▶ [問題の説明] 提示文によると、CIAはグアテマラに侵攻させる前に、グアテマラ軍人らをどの国に集めて軍事訓練を施しましたか。

▶ [提示文]
★ ★ ★
2011年10月21日金曜日

かくも遠く遅き謝罪

  1954年6月27日、グアテマラのハコボ・アルベンス大統領の改革政権は、米政府の陰謀による軍事侵攻で倒された。時は、1944年10月20日の「グアテマラの春」と呼ばれた民主化の始まりからほぼ10年経っていたが、2代の政権による改革政策は流血の侵攻で消え去ってしまった。
  改革の柱は、スペイン植民地時代に始まる大土地所有制を廃止し、本来の土地所有者であるマヤ民族をはじめとする貧しい農民たちに配分するための農地改革だった。米国の国策会社ユナイテッドフルーツ社(UFC)は最大の地主だったが、土地を接収されて怒った。
  当時はアイゼンハワー米政権時代だったが、UFCは密接な利害関係を持っていたジョン・ダレス国務長官に働きかけ、政変を画策する。ダレスはCIAに命じ、CIAは堕落したグアテマラ軍人らを隣国ホンジュラスに集め、軍事訓練を施してグアテマラに侵攻させた。
★ ★ ★
▶ [一覧]
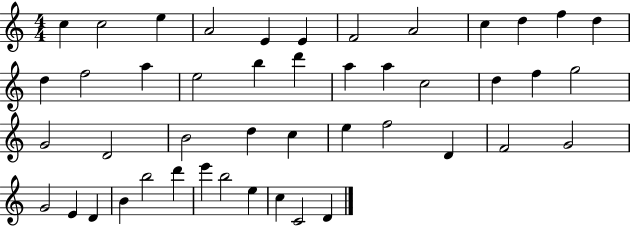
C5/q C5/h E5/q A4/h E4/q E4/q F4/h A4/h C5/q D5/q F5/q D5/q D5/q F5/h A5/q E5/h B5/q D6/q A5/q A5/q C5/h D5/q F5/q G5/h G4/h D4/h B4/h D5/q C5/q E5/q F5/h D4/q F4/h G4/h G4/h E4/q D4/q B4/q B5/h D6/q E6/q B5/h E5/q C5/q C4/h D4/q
★ ★ ★
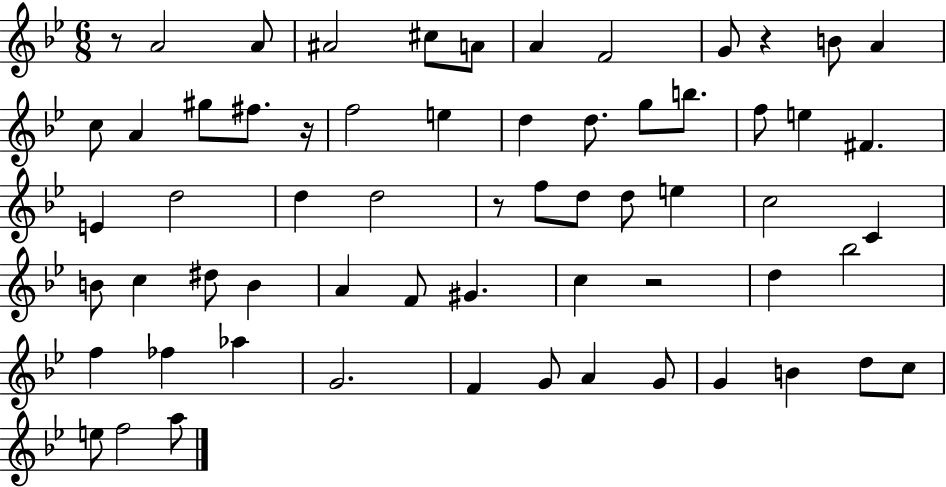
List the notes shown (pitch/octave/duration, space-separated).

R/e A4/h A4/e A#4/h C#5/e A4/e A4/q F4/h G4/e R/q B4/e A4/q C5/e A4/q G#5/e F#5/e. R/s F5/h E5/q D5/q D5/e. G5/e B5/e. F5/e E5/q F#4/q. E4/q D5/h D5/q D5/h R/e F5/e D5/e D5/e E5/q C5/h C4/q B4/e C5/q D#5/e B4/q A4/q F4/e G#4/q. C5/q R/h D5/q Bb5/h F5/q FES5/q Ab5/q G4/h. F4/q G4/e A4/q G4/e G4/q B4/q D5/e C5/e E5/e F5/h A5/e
★ ★ ★
▶ [課題の結果] 隣国のホンジュラスに集めました。